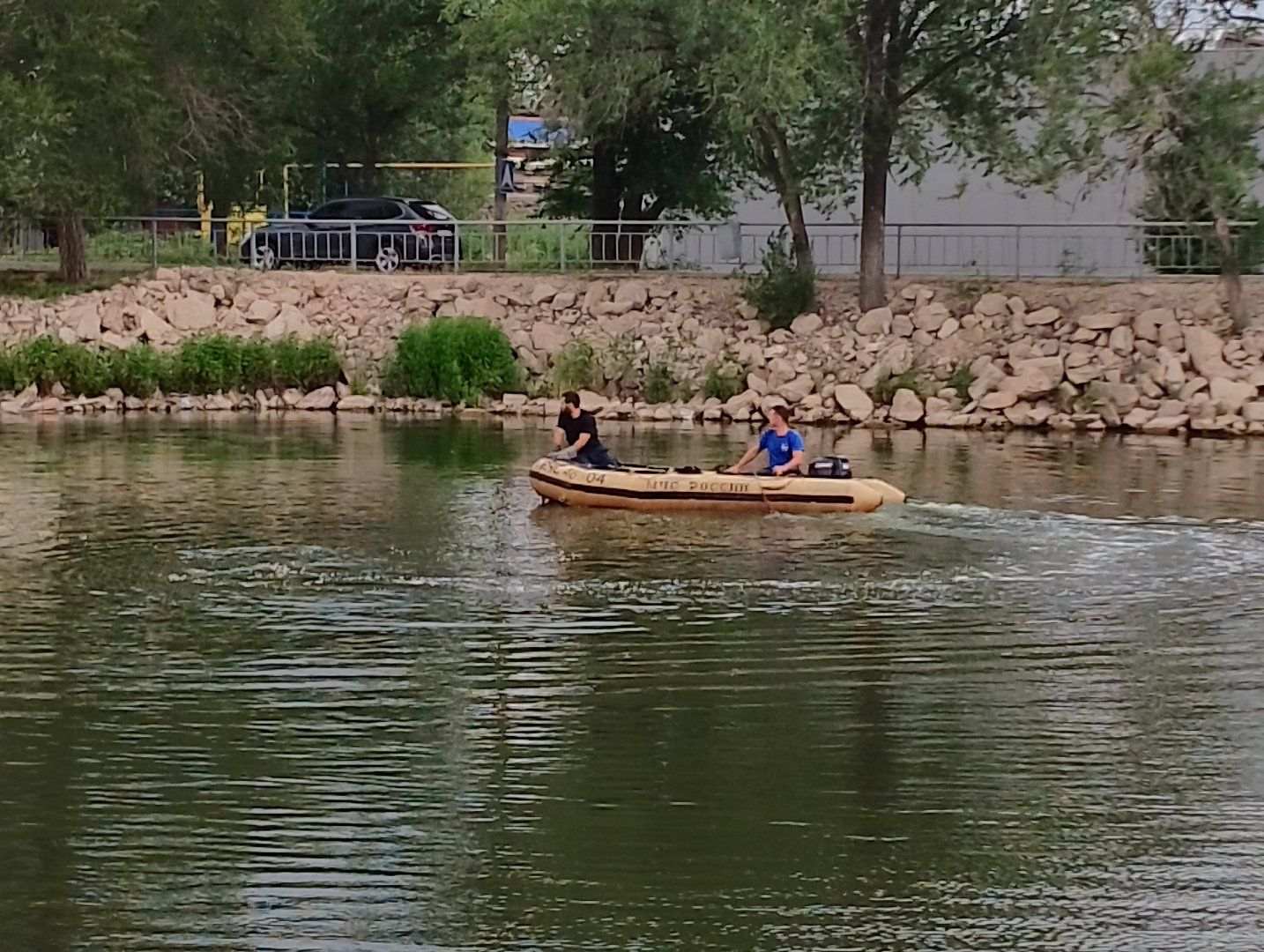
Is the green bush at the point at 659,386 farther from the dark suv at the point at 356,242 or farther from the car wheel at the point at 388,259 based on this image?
the car wheel at the point at 388,259

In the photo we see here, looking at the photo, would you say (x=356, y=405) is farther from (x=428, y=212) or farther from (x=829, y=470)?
(x=829, y=470)

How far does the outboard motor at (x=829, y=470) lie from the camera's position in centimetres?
Result: 2289

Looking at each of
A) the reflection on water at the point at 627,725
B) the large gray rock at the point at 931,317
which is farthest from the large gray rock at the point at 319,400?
the reflection on water at the point at 627,725

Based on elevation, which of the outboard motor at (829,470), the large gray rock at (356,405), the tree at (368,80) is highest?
the tree at (368,80)

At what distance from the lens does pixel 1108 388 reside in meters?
***
◆ Written task: Write out the rows above again with "large gray rock" replaced by "big gray boulder" everywhere it occurs, keeping everything else the same. Leave the pictures out.

◆ Solved exercise:
Is the green bush at the point at 659,386 farther from the dark suv at the point at 356,242 or farther from the car wheel at the point at 388,259 based on this image?
the car wheel at the point at 388,259

In the photo we see here, looking at the photo, would you say (x=356, y=405) is farther from (x=428, y=212) or farther from (x=829, y=470)?
(x=829, y=470)

How far does the outboard motor at (x=829, y=470) lie from the camera's position in centimetres?
Result: 2289

Looking at each of
A) the reflection on water at the point at 627,725
B) the big gray boulder at the point at 931,317
which is farthest from the big gray boulder at the point at 319,400?
the reflection on water at the point at 627,725

Based on elevation, which of the outboard motor at (829,470), the big gray boulder at (356,405), the tree at (368,80) is highest?
the tree at (368,80)

At what distance from the lens does pixel 1108 388 reside in meters?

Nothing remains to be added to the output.